Does compression really work in more than just these situations? Go ask Samplify. Wegener made me a believer.
I am wondering how this technology compares with the real-time data compression technique used by SandForce in its SSD controllers to increase bandwidth as well as reduce writes to the flash memory. Admittedly, SandForce uses lossless compression only.
I am sure a large number of video and imaging SoC designers already use some sort of RAW data compression before storing it to memory (and it is easier to use any lossy compression before even storing it in some internal cache rather than waiting till it exits to the DRAM channels — where some data is simply not fit for lossy compression — like, say, instructions for the processors inside the SoC).
Ganesh, thanks for stopping by. Samplify’s compression is real time, with a latency of approximately 30 clocks. The only way you will get a more precise answer to your question is to go ask Samplify.
Note that the colors of the plots in the first graph are reversed. Pin Count plot is BLUE but should be RED (left axis) and same reversal with Bandwidth. But the intended message is still communicated.

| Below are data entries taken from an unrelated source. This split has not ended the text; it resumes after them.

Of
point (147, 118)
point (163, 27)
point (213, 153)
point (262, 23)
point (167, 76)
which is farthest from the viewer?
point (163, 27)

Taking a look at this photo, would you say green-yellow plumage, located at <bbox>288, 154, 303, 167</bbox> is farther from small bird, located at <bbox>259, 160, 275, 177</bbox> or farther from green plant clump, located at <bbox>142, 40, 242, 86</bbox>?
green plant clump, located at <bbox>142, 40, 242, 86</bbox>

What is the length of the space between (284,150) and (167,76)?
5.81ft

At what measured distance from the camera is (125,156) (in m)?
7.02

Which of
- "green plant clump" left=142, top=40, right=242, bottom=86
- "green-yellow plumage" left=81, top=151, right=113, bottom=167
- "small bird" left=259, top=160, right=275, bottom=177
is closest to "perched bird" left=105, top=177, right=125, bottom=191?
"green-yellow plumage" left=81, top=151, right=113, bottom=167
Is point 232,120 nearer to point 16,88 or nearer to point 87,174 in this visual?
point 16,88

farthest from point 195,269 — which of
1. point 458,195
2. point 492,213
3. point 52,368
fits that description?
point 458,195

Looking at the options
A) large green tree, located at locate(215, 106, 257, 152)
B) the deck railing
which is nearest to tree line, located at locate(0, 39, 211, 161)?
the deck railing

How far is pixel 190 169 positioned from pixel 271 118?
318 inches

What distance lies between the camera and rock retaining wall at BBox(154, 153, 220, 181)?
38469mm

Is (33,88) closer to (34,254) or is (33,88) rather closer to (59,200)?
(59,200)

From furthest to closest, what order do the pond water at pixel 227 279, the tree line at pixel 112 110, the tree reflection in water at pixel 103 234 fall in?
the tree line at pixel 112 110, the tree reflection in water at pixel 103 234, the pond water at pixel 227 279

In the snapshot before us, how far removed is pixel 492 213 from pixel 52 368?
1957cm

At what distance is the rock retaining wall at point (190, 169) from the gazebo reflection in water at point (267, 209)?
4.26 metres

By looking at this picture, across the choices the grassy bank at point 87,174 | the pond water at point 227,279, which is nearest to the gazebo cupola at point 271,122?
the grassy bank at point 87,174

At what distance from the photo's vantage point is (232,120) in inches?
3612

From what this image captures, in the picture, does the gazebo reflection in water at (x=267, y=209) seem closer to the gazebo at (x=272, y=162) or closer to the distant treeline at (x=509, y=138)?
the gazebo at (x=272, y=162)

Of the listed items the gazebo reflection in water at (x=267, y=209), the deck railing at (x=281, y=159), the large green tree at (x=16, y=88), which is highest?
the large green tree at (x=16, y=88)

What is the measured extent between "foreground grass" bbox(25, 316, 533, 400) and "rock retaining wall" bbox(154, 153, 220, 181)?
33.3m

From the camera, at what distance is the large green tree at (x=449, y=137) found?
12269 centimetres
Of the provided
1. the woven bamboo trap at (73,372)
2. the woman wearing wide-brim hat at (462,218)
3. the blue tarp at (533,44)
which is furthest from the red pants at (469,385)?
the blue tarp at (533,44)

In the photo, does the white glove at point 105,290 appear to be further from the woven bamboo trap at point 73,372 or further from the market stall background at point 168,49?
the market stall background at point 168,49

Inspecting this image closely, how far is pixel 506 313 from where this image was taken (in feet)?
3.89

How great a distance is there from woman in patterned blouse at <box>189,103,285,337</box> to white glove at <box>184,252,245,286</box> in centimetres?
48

Hi Steve and Ganesh – Thanks for considering Samplify’s APAX compression approach for numerical data (ints and floats). The difference between what Sandforce and Intel do in thier flash controllers, vs. what Samplify does with APAX technology, is that Sandforce and Intel implement Lempel-Ziv (gzip, bzip2, bw, etc.) lossless compression on everything, and turn it off if they don’t get any compression. But the downside to Sandforce is that compression ratios are limited to 10% to 25% (some, but not much), since a lot of data that is stored in flash is already compressed (.jpg, .docx, .pptx, .mp3, etc.).
In contrast, Samplify lets the user choose the compression setting for fixed-rate and fixed-quality compression for their numerical datasets. APAX compression ratios on numbers (integer and floating-point datatypes) are typically between 2:1 and 6:1, much higher than LZ’s 10% to 25%.
Regarding the ‘large number of video and imaging SoCs,” you would be surprised how many consumer video camera mfrs are NOT using any form of raw frame compression , for H.264 or MPEG2 motion estimation/motion compensation uncompressed frames stored in external DDR memory. Hope that helps explain the distinction between Sandforce and Samplify.